* [Study text]:
On the 3rd January 1924 Howard Carter discovered the tomb of the young Pharaoh, Tutankhamen. Whilst the most well-known mummies are those discovered in Egypt, however, they aren’t the only ones in existence, as many civilisations across the globe have been found to preserve bodies in the same way. Indeed, although many mummies were artificially mummified, mummification can occur by accident in environments where a dry climate with extreme temperatures causes it to happen naturally. With this in mind, let’s take a look at some of the most interesting mummy discoveries outside of Egypt.
Discovered in a few Buddhist temples in northern Japan, Sokushinbutsu, or living mummies, were Buddhist monks who undertook the challenge of mummifying themselves in the quest for nirvana, the final goal of Buddhism. The process was incredibly long and gruelling, consisting of three distinct steps. Step one involved eating nothing but nuts and seeds for 1,000 days whilst engaging in a rigorous exercise regime to rid the body of fat. During step two, which lasted another 1,000 days, monks would eat only bark and roots in gradually decreasing amounts whilst drinking a tea made from the poisonous sap of the urushi tree, turning the body into a hostile environment where bacteria could not survive, allowing any flesh that remained to be preserved. After this, during the third step of the process, the monk would climb into an underground tomb with nothing but a bamboo pipe for air and a bell to ring to let others know that they were still alive. Here the monk would meditate until they died – made apparent by the absence of the sound of the bell. After another 1,000 days the monk was dug up, cleaned and, if the body was sufficiently preserved, declared a living mummy. Only a very small number of the monks who attempted self-mummification were successful and the process was outlawed by the Japanese government in the late 19th century.
When part of the cemetery of San Sebastian in Guanajuato, Mexico, was dug up in 1853, a discovery of over 100 mummies was found. The region’s dry air and high temperatures, together with the sulphur and mineral rich soil, prompted a natural mummification process of the bodies that had been buried in surface-level crypts there. The mummies were put on display at the Museo de las Momias de Guanajuato, where they can still be found today.
The 500-year-old mummified body of a 6-month-old boy was discovered at the settlement of Qilakitsoq in West Greenland in 1972. It is thought that the boy was buried alive with his mother, who had already passed away, as there was nobody left to care for him. The mummified baby and his mother were found alongside another young boy and four women of varying ages – it is believed that the group were a family consisting of three sisters and their children as it was custom amongst Inuits from this region to be buried with their children so that they might enter the afterlife together. The family are the oldest preserved remains to ever have been found in the area and it’s likely that the extreme cold and dry air caused the natural mummification of this Inuit family.

* [Tasks to carry out]:
1 > Edit the article on mummies outside Egypt, starting at "When part of" and ending at "be found today.", and replace "surface-level crypts" with "shallow crypts" throughout that span.
2 > According to the article on mummies outside Egypt, in what year was the mummified 6-month-old boy found at Qilakitsoq?
3 > Condense the paragraph of the article on mummies outside Egypt that begins "When part of the cemetery of San Sebastian" into a shorter version that keeps its main facts.
The entries that follow come from a separate source unrelated to the article on mummies outside Egypt.

* [Data to examine]:

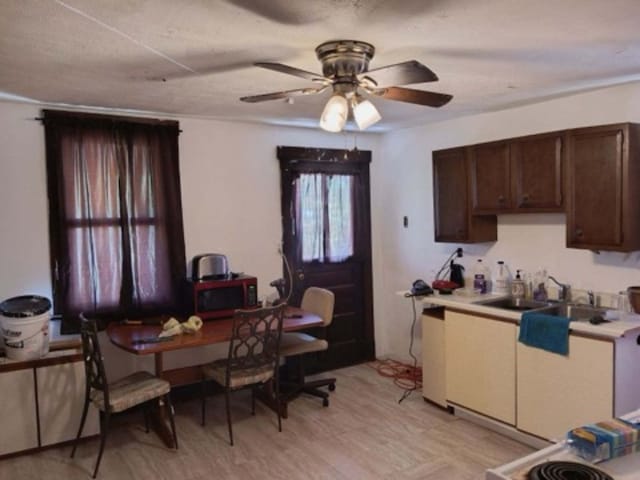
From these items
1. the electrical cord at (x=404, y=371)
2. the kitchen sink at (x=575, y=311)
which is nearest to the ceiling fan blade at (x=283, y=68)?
the kitchen sink at (x=575, y=311)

* [Solutions]:
1 >
When part of the cemetery of San Sebastian in Guanajuato, Mexico, was dug up in 1853, a discovery of over 100 mummies was found. The region’s dry air and high temperatures, together with the sulphur and mineral rich soil, prompted a natural mummification process of the bodies that had been buried in shallow crypts there. The mummies were put on display at the Museo de las Momias de Guanajuato, where they can still be found today.

2 > 1972

3 > In 1853, over 100 mummies were found when part of the San Sebastian cemetery in Guanajuato, Mexico, was dug up. The region's dry air and high temperatures, together with its sulphur- and mineral-rich soil, naturally mummified the bodies buried in surface-level crypts. They are displayed at the Museo de las Momias de Guanajuato.